I told him my background in detail. He watched me with a little smile. He was satisfied. The salary was not the best, but it was a start. It was a job.
He explained to me what co-operative publishing was; he didn’t use the term, “vanity.” It sounded fair enough, challenging enough. I’ve always been a sort of sucker for challenges, and Roland Culver must have spo
tted this right away, or perhaps it was something else he saw or knew.
But I had a job and it was in my field.
I explained that I was checking out of my hotel and Culver said it would be all right for me to start a couple of days later. I went swinging out of Rocket and checked out of the hotel into my new place. I called Lint and Obie to let them know about the job. They were elated, especially Obie. So was I, of course.
But my elation was cut through the next day by an incident which reminded me that there was little place for happiness—just yet.

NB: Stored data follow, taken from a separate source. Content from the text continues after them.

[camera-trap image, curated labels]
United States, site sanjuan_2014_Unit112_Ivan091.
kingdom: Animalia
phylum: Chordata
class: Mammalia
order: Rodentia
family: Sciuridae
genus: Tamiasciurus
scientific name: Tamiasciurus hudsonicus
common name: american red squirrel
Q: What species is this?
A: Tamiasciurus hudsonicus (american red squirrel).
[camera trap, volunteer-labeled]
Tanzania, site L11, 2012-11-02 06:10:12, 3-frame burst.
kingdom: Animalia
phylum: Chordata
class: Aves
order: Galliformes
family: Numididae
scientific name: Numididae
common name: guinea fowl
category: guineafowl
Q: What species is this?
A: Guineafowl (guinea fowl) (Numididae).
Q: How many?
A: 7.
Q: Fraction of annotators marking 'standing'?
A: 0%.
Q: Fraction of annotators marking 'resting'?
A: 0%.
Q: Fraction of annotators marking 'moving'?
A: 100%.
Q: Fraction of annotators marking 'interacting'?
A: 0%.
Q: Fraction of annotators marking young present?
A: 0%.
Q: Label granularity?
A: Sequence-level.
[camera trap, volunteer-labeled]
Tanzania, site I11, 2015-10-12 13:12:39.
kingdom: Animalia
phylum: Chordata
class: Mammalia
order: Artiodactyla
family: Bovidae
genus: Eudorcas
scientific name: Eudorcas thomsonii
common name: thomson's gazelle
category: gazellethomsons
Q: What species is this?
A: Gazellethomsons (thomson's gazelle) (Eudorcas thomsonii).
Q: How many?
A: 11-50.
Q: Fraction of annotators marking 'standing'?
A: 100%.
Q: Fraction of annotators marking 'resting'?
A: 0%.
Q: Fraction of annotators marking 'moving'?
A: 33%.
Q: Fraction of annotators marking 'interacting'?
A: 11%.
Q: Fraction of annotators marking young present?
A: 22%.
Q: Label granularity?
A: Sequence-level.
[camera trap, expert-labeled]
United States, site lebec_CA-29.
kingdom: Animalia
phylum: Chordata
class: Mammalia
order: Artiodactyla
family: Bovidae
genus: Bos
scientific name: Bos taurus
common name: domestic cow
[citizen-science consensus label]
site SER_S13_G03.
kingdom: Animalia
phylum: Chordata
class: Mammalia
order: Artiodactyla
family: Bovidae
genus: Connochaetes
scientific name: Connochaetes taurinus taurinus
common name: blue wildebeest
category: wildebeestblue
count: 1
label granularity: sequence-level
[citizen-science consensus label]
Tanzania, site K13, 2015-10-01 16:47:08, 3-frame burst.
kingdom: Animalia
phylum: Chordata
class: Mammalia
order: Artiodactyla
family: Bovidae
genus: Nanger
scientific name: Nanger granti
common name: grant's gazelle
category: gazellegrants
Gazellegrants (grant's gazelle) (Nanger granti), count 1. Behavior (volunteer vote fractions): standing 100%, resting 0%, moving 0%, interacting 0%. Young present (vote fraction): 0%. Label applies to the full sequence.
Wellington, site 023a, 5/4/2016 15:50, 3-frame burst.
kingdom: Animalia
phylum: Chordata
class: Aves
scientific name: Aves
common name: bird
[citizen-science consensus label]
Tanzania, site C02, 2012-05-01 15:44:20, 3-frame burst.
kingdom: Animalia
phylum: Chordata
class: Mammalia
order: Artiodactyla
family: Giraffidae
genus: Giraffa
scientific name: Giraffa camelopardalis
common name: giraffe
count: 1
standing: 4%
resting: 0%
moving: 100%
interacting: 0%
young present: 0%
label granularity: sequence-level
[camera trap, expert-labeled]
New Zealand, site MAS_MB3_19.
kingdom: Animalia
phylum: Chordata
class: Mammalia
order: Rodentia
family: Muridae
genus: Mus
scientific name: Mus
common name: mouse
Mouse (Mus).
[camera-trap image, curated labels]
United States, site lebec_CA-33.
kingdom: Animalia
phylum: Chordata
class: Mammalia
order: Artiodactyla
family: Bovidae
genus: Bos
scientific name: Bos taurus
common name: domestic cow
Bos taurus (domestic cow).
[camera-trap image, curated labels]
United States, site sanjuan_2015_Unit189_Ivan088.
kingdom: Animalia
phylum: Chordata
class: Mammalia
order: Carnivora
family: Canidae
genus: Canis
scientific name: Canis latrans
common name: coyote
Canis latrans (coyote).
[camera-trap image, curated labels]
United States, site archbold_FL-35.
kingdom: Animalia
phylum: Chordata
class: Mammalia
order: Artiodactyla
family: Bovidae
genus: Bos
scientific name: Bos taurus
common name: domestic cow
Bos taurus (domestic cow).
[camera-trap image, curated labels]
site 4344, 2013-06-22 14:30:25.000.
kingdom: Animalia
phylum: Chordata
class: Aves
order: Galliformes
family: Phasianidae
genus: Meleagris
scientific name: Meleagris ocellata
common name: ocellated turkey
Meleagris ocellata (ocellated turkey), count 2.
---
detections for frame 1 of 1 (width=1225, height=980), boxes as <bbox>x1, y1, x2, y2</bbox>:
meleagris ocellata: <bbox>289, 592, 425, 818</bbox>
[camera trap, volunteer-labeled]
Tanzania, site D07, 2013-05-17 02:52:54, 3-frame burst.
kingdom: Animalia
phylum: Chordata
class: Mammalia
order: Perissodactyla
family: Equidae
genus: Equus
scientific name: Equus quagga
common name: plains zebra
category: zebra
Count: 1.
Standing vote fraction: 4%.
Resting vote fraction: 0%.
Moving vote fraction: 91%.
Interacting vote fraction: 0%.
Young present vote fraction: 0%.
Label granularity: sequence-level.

My first day in the new place I came to know the strange scents of cooking—the strongly spiced Puerto Rican foods, the thick smell of hot starches, the cabbages. I could hear the conversations of the people next door or the toilet flushing down the hall. When I ate, I pulled the blinds down so the little kids across the alley could not hang out their windows and watch me. When I sat down to write that first morning, I was conscious that the sounds of my typewriter were alien in that place. Yes, I am sure the landlord would live here, in my room, any room in the building, on the street for that matter. He would live here, sure, with the heat screaming silently in from the asphalt streets and the tarred rooftops. He would live here, an animal in a hole, except when away from it; he would live here and worry about whether or not the toilet seat down the hall would be clean if he had to go, and if it wasn’t, how best to clean it. Sure, he would sit and watch the kids in the next building swing from the window sills or crouch beneath his own window and listen to the sounds of the husband and wife across the way making love, while shouting for the kids to stay out of the room. Yes, I’m certain he would live here and pay his seventeen or twenty or twenty-three promptly and without grumbling every week.
I was still thinking about it when I put away some dishes I’d got at the five-and-dime. Some man on the floor below was shouting to a woman in the next building. The woman next door had been sneezing—had hay fever or something, because she had been at it all afternoon.
“Aw, shut up!” the woman shouted in answer to the man.
“Bitch! I said stop all that goddam noise!” the man shouted again. The way his voice carried, I guessed he was leaning out the window.